The practice troubles news purists, who complain that it further weakens the morning shows' already tenuous claims at serious news programming. "As we enter the new primetime season, the networks' primary goal seems to be to parade one perky, blow-dried, disposable TV star after another to promote the networks' primetime offerings," wrote Jon Friedman of MarketWatch on Sept. 28. He called the morning shows a "joke" engaging in "free advertising," writing that they are involved in a contest to decide, "Who's the Biggest Shill?"

Michael Bass, Senior Executive Producer of "The Early Show," says that the morning shows are simply giving people the kind of programming that they tune in for. According to Bass, "Good Morning America's" rise in the ratings can be linked to its embrace of "Desperate Housewives." "If I had 'Desperate Housewives,' I'd be doing it to," he says. It's the morning shows, he adds, not the primetime programs, which are the greater beneficiaries of cross promotion.

I read the Roberts' quote, the one in which she talked about her discomfort with the promotional aspect of her job, to Bass. "It's easy to publicly come out and say we're not all that comfortable doing the publicity," he said. "But the fact is that they're doing it, and the fact is it's helping their show, and they're going to keep doing it. I could say to you we're almost to the point of distress about how much promotion we need to do. But if it helps our show, we're going to do it. It's a bit hypocritical to complain about it when it's helping your show." Bass said that his comments were not geared specifically to Roberts.

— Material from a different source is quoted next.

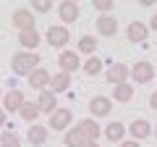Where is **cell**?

He also said there are occasions when "The Early Show" is asked to do a segment "that's not to benefit our ratings but really more to benefit" those of another show. He is open to doing so, he says, because others in the network help his show as well – by giving him access to "Survivor" castaways, for example, or first crack at the stars of "CSI." "It's a back and forth, a working partnership, because we're on the same team," says Bass.

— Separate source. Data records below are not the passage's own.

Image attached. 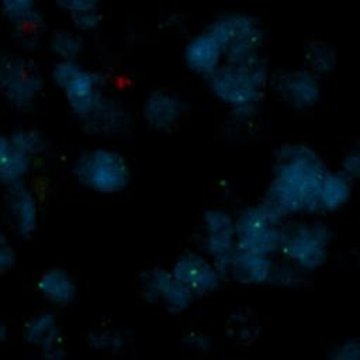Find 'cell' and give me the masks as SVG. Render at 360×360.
<instances>
[{
	"label": "cell",
	"mask_w": 360,
	"mask_h": 360,
	"mask_svg": "<svg viewBox=\"0 0 360 360\" xmlns=\"http://www.w3.org/2000/svg\"><path fill=\"white\" fill-rule=\"evenodd\" d=\"M236 218L238 250L277 257L285 219L262 200L243 207Z\"/></svg>",
	"instance_id": "ba28073f"
},
{
	"label": "cell",
	"mask_w": 360,
	"mask_h": 360,
	"mask_svg": "<svg viewBox=\"0 0 360 360\" xmlns=\"http://www.w3.org/2000/svg\"><path fill=\"white\" fill-rule=\"evenodd\" d=\"M269 91L288 108L307 112L319 104L323 86L322 79L302 65L284 66L271 72Z\"/></svg>",
	"instance_id": "30bf717a"
},
{
	"label": "cell",
	"mask_w": 360,
	"mask_h": 360,
	"mask_svg": "<svg viewBox=\"0 0 360 360\" xmlns=\"http://www.w3.org/2000/svg\"><path fill=\"white\" fill-rule=\"evenodd\" d=\"M72 174L82 187L101 195L120 194L132 181V167L127 156L108 146L82 150L72 163Z\"/></svg>",
	"instance_id": "277c9868"
},
{
	"label": "cell",
	"mask_w": 360,
	"mask_h": 360,
	"mask_svg": "<svg viewBox=\"0 0 360 360\" xmlns=\"http://www.w3.org/2000/svg\"><path fill=\"white\" fill-rule=\"evenodd\" d=\"M354 183L342 176L336 169H329L325 174L319 195L318 215H329L342 211L352 200Z\"/></svg>",
	"instance_id": "44dd1931"
},
{
	"label": "cell",
	"mask_w": 360,
	"mask_h": 360,
	"mask_svg": "<svg viewBox=\"0 0 360 360\" xmlns=\"http://www.w3.org/2000/svg\"><path fill=\"white\" fill-rule=\"evenodd\" d=\"M336 170L350 181L356 183L360 174V152L356 146H350L343 150L338 162Z\"/></svg>",
	"instance_id": "f546056e"
},
{
	"label": "cell",
	"mask_w": 360,
	"mask_h": 360,
	"mask_svg": "<svg viewBox=\"0 0 360 360\" xmlns=\"http://www.w3.org/2000/svg\"><path fill=\"white\" fill-rule=\"evenodd\" d=\"M325 360H360V343L356 338L338 342L326 354Z\"/></svg>",
	"instance_id": "4dcf8cb0"
},
{
	"label": "cell",
	"mask_w": 360,
	"mask_h": 360,
	"mask_svg": "<svg viewBox=\"0 0 360 360\" xmlns=\"http://www.w3.org/2000/svg\"><path fill=\"white\" fill-rule=\"evenodd\" d=\"M0 13L20 51L28 53L46 39V17L34 0H3Z\"/></svg>",
	"instance_id": "4fadbf2b"
},
{
	"label": "cell",
	"mask_w": 360,
	"mask_h": 360,
	"mask_svg": "<svg viewBox=\"0 0 360 360\" xmlns=\"http://www.w3.org/2000/svg\"><path fill=\"white\" fill-rule=\"evenodd\" d=\"M8 338V325L7 322L0 316V345L4 343Z\"/></svg>",
	"instance_id": "d6a6232c"
},
{
	"label": "cell",
	"mask_w": 360,
	"mask_h": 360,
	"mask_svg": "<svg viewBox=\"0 0 360 360\" xmlns=\"http://www.w3.org/2000/svg\"><path fill=\"white\" fill-rule=\"evenodd\" d=\"M7 134L20 150L34 160L45 155L49 148L46 135L35 127H17Z\"/></svg>",
	"instance_id": "83f0119b"
},
{
	"label": "cell",
	"mask_w": 360,
	"mask_h": 360,
	"mask_svg": "<svg viewBox=\"0 0 360 360\" xmlns=\"http://www.w3.org/2000/svg\"><path fill=\"white\" fill-rule=\"evenodd\" d=\"M330 167L323 156L301 141L281 143L273 156L262 201L285 221L318 215V195Z\"/></svg>",
	"instance_id": "6da1fadb"
},
{
	"label": "cell",
	"mask_w": 360,
	"mask_h": 360,
	"mask_svg": "<svg viewBox=\"0 0 360 360\" xmlns=\"http://www.w3.org/2000/svg\"><path fill=\"white\" fill-rule=\"evenodd\" d=\"M139 290L146 302L173 315L187 312L195 302V298L173 276L169 266L145 269L139 276Z\"/></svg>",
	"instance_id": "8fae6325"
},
{
	"label": "cell",
	"mask_w": 360,
	"mask_h": 360,
	"mask_svg": "<svg viewBox=\"0 0 360 360\" xmlns=\"http://www.w3.org/2000/svg\"><path fill=\"white\" fill-rule=\"evenodd\" d=\"M80 121L82 128L101 139H120L131 134L135 118L129 105L118 96L107 93Z\"/></svg>",
	"instance_id": "5bb4252c"
},
{
	"label": "cell",
	"mask_w": 360,
	"mask_h": 360,
	"mask_svg": "<svg viewBox=\"0 0 360 360\" xmlns=\"http://www.w3.org/2000/svg\"><path fill=\"white\" fill-rule=\"evenodd\" d=\"M4 211L13 232L20 239H31L41 219V207L37 191L25 181L4 187Z\"/></svg>",
	"instance_id": "2e32d148"
},
{
	"label": "cell",
	"mask_w": 360,
	"mask_h": 360,
	"mask_svg": "<svg viewBox=\"0 0 360 360\" xmlns=\"http://www.w3.org/2000/svg\"><path fill=\"white\" fill-rule=\"evenodd\" d=\"M225 335L236 346H250L262 335V323L248 308H235L225 319Z\"/></svg>",
	"instance_id": "cb8c5ba5"
},
{
	"label": "cell",
	"mask_w": 360,
	"mask_h": 360,
	"mask_svg": "<svg viewBox=\"0 0 360 360\" xmlns=\"http://www.w3.org/2000/svg\"><path fill=\"white\" fill-rule=\"evenodd\" d=\"M49 76L77 120L86 117L108 93L105 76L82 60H55Z\"/></svg>",
	"instance_id": "52a82bcc"
},
{
	"label": "cell",
	"mask_w": 360,
	"mask_h": 360,
	"mask_svg": "<svg viewBox=\"0 0 360 360\" xmlns=\"http://www.w3.org/2000/svg\"><path fill=\"white\" fill-rule=\"evenodd\" d=\"M22 339L41 359L66 352L63 326L52 311H39L31 315L22 326Z\"/></svg>",
	"instance_id": "e0dca14e"
},
{
	"label": "cell",
	"mask_w": 360,
	"mask_h": 360,
	"mask_svg": "<svg viewBox=\"0 0 360 360\" xmlns=\"http://www.w3.org/2000/svg\"><path fill=\"white\" fill-rule=\"evenodd\" d=\"M335 231L322 217H302L285 222L278 259L304 276L321 270L332 252Z\"/></svg>",
	"instance_id": "3957f363"
},
{
	"label": "cell",
	"mask_w": 360,
	"mask_h": 360,
	"mask_svg": "<svg viewBox=\"0 0 360 360\" xmlns=\"http://www.w3.org/2000/svg\"><path fill=\"white\" fill-rule=\"evenodd\" d=\"M277 257L236 250L228 269L226 280L246 287H271Z\"/></svg>",
	"instance_id": "d6986e66"
},
{
	"label": "cell",
	"mask_w": 360,
	"mask_h": 360,
	"mask_svg": "<svg viewBox=\"0 0 360 360\" xmlns=\"http://www.w3.org/2000/svg\"><path fill=\"white\" fill-rule=\"evenodd\" d=\"M198 246V250L208 256L226 277V269L238 250L235 214L224 207L207 208L200 221Z\"/></svg>",
	"instance_id": "9c48e42d"
},
{
	"label": "cell",
	"mask_w": 360,
	"mask_h": 360,
	"mask_svg": "<svg viewBox=\"0 0 360 360\" xmlns=\"http://www.w3.org/2000/svg\"><path fill=\"white\" fill-rule=\"evenodd\" d=\"M139 111L142 121L149 129L167 134L183 122L187 114V101L176 90L156 87L145 94Z\"/></svg>",
	"instance_id": "9a60e30c"
},
{
	"label": "cell",
	"mask_w": 360,
	"mask_h": 360,
	"mask_svg": "<svg viewBox=\"0 0 360 360\" xmlns=\"http://www.w3.org/2000/svg\"><path fill=\"white\" fill-rule=\"evenodd\" d=\"M271 70L266 56L249 60H225L205 80L212 97L229 112V124L249 129L257 120L269 93Z\"/></svg>",
	"instance_id": "7a4b0ae2"
},
{
	"label": "cell",
	"mask_w": 360,
	"mask_h": 360,
	"mask_svg": "<svg viewBox=\"0 0 360 360\" xmlns=\"http://www.w3.org/2000/svg\"><path fill=\"white\" fill-rule=\"evenodd\" d=\"M169 269L195 301L217 292L226 280L221 269L198 249L181 252Z\"/></svg>",
	"instance_id": "7c38bea8"
},
{
	"label": "cell",
	"mask_w": 360,
	"mask_h": 360,
	"mask_svg": "<svg viewBox=\"0 0 360 360\" xmlns=\"http://www.w3.org/2000/svg\"><path fill=\"white\" fill-rule=\"evenodd\" d=\"M183 62L191 73L207 79L225 62V55L217 38L204 27L186 41Z\"/></svg>",
	"instance_id": "ac0fdd59"
},
{
	"label": "cell",
	"mask_w": 360,
	"mask_h": 360,
	"mask_svg": "<svg viewBox=\"0 0 360 360\" xmlns=\"http://www.w3.org/2000/svg\"><path fill=\"white\" fill-rule=\"evenodd\" d=\"M17 263V252L10 240L0 232V276L10 273Z\"/></svg>",
	"instance_id": "1f68e13d"
},
{
	"label": "cell",
	"mask_w": 360,
	"mask_h": 360,
	"mask_svg": "<svg viewBox=\"0 0 360 360\" xmlns=\"http://www.w3.org/2000/svg\"><path fill=\"white\" fill-rule=\"evenodd\" d=\"M41 360H70V357L66 354V352H63V353H59V354H55V356H51V357H45V359H41Z\"/></svg>",
	"instance_id": "836d02e7"
},
{
	"label": "cell",
	"mask_w": 360,
	"mask_h": 360,
	"mask_svg": "<svg viewBox=\"0 0 360 360\" xmlns=\"http://www.w3.org/2000/svg\"><path fill=\"white\" fill-rule=\"evenodd\" d=\"M56 4L69 17L70 27L83 35L101 24L103 14L96 0H59Z\"/></svg>",
	"instance_id": "d4e9b609"
},
{
	"label": "cell",
	"mask_w": 360,
	"mask_h": 360,
	"mask_svg": "<svg viewBox=\"0 0 360 360\" xmlns=\"http://www.w3.org/2000/svg\"><path fill=\"white\" fill-rule=\"evenodd\" d=\"M35 160L21 152L8 134H0V186L25 181Z\"/></svg>",
	"instance_id": "7402d4cb"
},
{
	"label": "cell",
	"mask_w": 360,
	"mask_h": 360,
	"mask_svg": "<svg viewBox=\"0 0 360 360\" xmlns=\"http://www.w3.org/2000/svg\"><path fill=\"white\" fill-rule=\"evenodd\" d=\"M302 66L323 79L338 68V52L332 44L325 39L309 41L302 53Z\"/></svg>",
	"instance_id": "4316f807"
},
{
	"label": "cell",
	"mask_w": 360,
	"mask_h": 360,
	"mask_svg": "<svg viewBox=\"0 0 360 360\" xmlns=\"http://www.w3.org/2000/svg\"><path fill=\"white\" fill-rule=\"evenodd\" d=\"M45 41L55 60H80L86 49L84 35L72 27H59L51 31Z\"/></svg>",
	"instance_id": "484cf974"
},
{
	"label": "cell",
	"mask_w": 360,
	"mask_h": 360,
	"mask_svg": "<svg viewBox=\"0 0 360 360\" xmlns=\"http://www.w3.org/2000/svg\"><path fill=\"white\" fill-rule=\"evenodd\" d=\"M39 297L53 308H65L72 305L79 294L76 278L63 267L45 269L35 281Z\"/></svg>",
	"instance_id": "ffe728a7"
},
{
	"label": "cell",
	"mask_w": 360,
	"mask_h": 360,
	"mask_svg": "<svg viewBox=\"0 0 360 360\" xmlns=\"http://www.w3.org/2000/svg\"><path fill=\"white\" fill-rule=\"evenodd\" d=\"M87 346L100 354L121 356L132 345L131 332L120 325L101 323L91 328L86 335Z\"/></svg>",
	"instance_id": "603a6c76"
},
{
	"label": "cell",
	"mask_w": 360,
	"mask_h": 360,
	"mask_svg": "<svg viewBox=\"0 0 360 360\" xmlns=\"http://www.w3.org/2000/svg\"><path fill=\"white\" fill-rule=\"evenodd\" d=\"M183 346L193 354H207L214 347L212 336L202 329H190L183 335Z\"/></svg>",
	"instance_id": "f1b7e54d"
},
{
	"label": "cell",
	"mask_w": 360,
	"mask_h": 360,
	"mask_svg": "<svg viewBox=\"0 0 360 360\" xmlns=\"http://www.w3.org/2000/svg\"><path fill=\"white\" fill-rule=\"evenodd\" d=\"M205 27L222 46L225 60L239 62L264 55V25L249 11L219 13Z\"/></svg>",
	"instance_id": "5b68a950"
},
{
	"label": "cell",
	"mask_w": 360,
	"mask_h": 360,
	"mask_svg": "<svg viewBox=\"0 0 360 360\" xmlns=\"http://www.w3.org/2000/svg\"><path fill=\"white\" fill-rule=\"evenodd\" d=\"M45 90L41 65L20 49H0V96L17 110L32 108Z\"/></svg>",
	"instance_id": "8992f818"
}]
</instances>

Harry Smith, co-anchor of "The Early Show," has seen plenty of cross promotion in his day – he regularly interviews CBS actors and reality show participants, and has even competed on a CBS reality show, "The Amazing Race." (His co-anchor Julie Chen also hosts the CBS reality show "Big Brother.") He says the cross promotional aspect of his job "comes with the territory."

"Any of us who do morning television do it with our eyes wide open," he says. "Either you make peace with it or you go crazy. I made peace with it a long time ago."

Smith mentions Edward Murrow, who did celebrity interviews in part because it allowed him to do serious news pieces. "They were fighting the same battles 50 years ago," he says. Murrow "was smart enough to know that's what pays the bills."

"Sometimes what you do just for showbiz affords you the opportunity to do something more substantial," adds Smith. "I've traveled all over the country and all over the world to cover news, and I understand that unless enough people are watching so that advertisers are interested in buying time on our show, I don't get to do that stuff."